花街以外はこの風習も廃れましたが、商家では、この日からお正月の準備を始めます。前回ご紹介した、建都の町家再生プロジェクトの燈籠町の家のご近所、扇子の製造販売を営む大西さんのお宅も、年内納めの仕事や、お正月の準備であわただしさを増しています。
広い邸内の大掃除は、この家を大切にした初代や、家造りに関わった多くの職人さんに思いを馳せる時にもなっているそうです。用事があって伺った日、忙しいなか、先日に続きお家を案内してくださいました。初代主の心意気、自然の素材とそれを生かす職人さんの技をつぶさに感じた、町家探訪その二です。
自然の素材を知りつくし、余すところなく生かす
様々な意匠と伝統の色彩の扇子が並ぶ店の間の奥は「供待ち」となっています。しばらく前の時代まで、大店の旦那さんは、取引先へは必ず、運転手さんや丁稚さんなどのお供を伴って行ったそうです。旦那さんが商談をしている間、お供が待っていたのが「供待ち」です。
商談が長引けば待ち時間も長くなります。「立って待つのは辛かろう、雨の中待つのは辛かろう」と、初代の常次郎さんの心遣いから生まれたものです。お茶時の際の寄付きのような趣のある造りです。働く人を大切にした常次郎さんの人柄がしのばれます。現存する京町家でも、供待ちのある家は少ないとのこと。この供待ちは、大西常商店を象徴する重要な空間なのだと感じました。
供待ちに続く「坪庭」も、数寄を凝らした造りで、常次郎さんの洗練された文化性を感じます。壁のように張られた竹垣は「木賊張り」という工法で、釘を一本も使わずにすき間なく竹を張り合わせてあります。竹の節をうまく生かして、まっすぐに伸びる木賊のように組み合わせるのは、素材の持ち味やくせを飲み込み、それを生かす技と美意識をあわせ持った、当時の職人さんの力量に驚きます。
建材も技も、地域の中で循環させ、京町家と、まちなかの景観を守る
離れの二階は、響きが良いことから、長唄のお稽古にも使われています。お稽古の環境としては最高でしょう。階段の手すりや、長押(なげし)、床柱などは、材木の自然な枝ぶりや木肌を巧みに生かしています。押入れのふすまには、古い更紗が張られ、こんなところにも、お茶や能を嗜んだ常次郎さんの趣味の良さが伺えます。
また、お茶事の際に待合として使われている一階の部屋も、ふすまの引手や床の間の違い棚の建具など、至るところに専門の職人の手仕事の力がみなぎっています。

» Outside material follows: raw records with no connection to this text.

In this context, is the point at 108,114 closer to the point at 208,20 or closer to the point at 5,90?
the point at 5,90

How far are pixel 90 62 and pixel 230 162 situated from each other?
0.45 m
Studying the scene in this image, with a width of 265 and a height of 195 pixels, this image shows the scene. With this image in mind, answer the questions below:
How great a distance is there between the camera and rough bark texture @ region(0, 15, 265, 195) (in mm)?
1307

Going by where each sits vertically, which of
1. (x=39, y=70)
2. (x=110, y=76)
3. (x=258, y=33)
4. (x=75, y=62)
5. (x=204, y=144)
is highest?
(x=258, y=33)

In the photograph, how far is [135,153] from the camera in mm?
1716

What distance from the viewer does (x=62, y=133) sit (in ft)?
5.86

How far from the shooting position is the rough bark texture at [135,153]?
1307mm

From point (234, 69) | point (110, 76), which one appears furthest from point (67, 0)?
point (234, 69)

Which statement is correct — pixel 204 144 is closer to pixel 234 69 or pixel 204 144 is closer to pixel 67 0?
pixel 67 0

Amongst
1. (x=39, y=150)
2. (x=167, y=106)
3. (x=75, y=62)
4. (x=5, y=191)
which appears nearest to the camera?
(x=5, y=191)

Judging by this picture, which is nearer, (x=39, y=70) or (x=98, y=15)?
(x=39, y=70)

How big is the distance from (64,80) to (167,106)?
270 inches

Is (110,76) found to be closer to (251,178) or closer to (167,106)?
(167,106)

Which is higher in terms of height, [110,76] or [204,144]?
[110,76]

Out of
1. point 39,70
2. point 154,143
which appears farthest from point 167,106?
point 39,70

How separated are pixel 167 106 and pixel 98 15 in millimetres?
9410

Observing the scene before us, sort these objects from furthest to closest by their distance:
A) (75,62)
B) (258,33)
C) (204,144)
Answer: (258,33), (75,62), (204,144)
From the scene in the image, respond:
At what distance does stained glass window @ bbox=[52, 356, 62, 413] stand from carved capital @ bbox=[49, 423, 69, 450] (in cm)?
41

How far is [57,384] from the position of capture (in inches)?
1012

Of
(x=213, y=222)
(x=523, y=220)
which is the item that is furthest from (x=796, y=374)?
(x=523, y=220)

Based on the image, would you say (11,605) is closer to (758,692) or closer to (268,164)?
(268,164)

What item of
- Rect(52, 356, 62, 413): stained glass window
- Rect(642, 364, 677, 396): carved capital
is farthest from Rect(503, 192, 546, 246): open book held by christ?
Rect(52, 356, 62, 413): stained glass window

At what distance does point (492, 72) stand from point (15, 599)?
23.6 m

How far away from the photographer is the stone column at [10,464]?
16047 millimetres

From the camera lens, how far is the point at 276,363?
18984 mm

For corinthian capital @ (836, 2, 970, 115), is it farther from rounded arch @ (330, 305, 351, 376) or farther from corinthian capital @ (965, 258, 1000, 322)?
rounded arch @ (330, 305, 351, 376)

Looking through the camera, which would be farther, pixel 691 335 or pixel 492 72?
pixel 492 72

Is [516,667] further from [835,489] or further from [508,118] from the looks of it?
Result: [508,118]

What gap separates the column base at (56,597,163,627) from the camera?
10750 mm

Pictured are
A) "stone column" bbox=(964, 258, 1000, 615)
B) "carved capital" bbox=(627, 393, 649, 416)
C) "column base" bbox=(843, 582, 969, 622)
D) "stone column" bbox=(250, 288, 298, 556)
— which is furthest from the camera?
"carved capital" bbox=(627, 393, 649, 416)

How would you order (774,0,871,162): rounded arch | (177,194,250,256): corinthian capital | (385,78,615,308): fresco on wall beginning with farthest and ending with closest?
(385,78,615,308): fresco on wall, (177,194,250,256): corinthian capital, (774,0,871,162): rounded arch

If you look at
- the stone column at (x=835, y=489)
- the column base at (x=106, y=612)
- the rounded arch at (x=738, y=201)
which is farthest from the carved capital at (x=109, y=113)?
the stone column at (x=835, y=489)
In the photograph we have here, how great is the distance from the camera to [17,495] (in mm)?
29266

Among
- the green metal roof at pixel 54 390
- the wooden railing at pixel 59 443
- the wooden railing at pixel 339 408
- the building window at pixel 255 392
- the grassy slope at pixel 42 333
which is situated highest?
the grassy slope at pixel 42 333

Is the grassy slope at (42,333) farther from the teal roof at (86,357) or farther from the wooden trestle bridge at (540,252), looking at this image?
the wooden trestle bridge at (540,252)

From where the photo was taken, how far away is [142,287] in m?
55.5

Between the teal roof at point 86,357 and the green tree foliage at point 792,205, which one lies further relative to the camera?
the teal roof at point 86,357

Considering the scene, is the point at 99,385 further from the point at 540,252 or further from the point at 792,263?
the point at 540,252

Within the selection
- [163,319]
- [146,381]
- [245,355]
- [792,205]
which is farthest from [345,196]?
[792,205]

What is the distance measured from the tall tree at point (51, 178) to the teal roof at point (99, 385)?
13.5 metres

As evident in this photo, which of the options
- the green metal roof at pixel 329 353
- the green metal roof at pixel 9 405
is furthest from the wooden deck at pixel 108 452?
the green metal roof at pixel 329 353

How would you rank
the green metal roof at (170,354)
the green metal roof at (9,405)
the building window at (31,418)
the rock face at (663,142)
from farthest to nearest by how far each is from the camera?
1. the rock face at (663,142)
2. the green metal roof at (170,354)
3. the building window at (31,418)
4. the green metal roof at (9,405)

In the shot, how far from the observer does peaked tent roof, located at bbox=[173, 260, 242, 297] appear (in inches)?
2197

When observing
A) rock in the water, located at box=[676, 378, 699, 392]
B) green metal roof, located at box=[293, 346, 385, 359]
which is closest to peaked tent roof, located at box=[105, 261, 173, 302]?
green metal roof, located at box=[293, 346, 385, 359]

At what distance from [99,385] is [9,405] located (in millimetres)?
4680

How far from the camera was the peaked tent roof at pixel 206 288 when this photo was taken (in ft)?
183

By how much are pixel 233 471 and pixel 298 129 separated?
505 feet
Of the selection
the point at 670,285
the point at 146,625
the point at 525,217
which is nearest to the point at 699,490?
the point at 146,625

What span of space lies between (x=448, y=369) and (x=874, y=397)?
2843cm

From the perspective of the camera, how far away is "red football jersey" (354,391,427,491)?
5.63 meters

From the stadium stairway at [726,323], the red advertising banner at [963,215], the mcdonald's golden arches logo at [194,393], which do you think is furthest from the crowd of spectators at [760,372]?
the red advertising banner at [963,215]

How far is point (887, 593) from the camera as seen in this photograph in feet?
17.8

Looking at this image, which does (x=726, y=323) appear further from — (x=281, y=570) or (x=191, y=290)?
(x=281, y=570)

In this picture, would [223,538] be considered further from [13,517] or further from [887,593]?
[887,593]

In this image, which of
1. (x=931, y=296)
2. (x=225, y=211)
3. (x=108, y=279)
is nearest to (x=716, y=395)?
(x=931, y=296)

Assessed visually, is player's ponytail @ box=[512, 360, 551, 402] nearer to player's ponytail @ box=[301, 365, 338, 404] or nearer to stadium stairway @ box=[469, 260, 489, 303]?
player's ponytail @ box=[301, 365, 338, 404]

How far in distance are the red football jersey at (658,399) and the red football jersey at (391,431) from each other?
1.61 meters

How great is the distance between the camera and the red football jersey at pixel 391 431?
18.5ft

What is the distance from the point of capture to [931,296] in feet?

京町家はメディアに注目され、多くの人が憧れを抱く、京都らしさの代表的なものですが、維持し、住み続けることは大変な負担であり、伝統の技術の継承も年々困難になっています。
建都では早くからプロジェクトをたちあげ、住み続けられる家屋として、京町家を改修し、維持する取り組みを続けています。
「住まいの文化」を継承する「地産地消の京町家再生」をめざし、町家の持ち主の方々や、地域コミュニティーのための、一助になっていきたいと考えています。
住み続けたい京都。大好きな京都。あこがれの京都。大西さん一家は、初代から順番に受け継いきた町家で、四季の彩りを実感しながら、変化を受け入れながらしなやかに、芯はぶれずに、ていねいに暮らしています。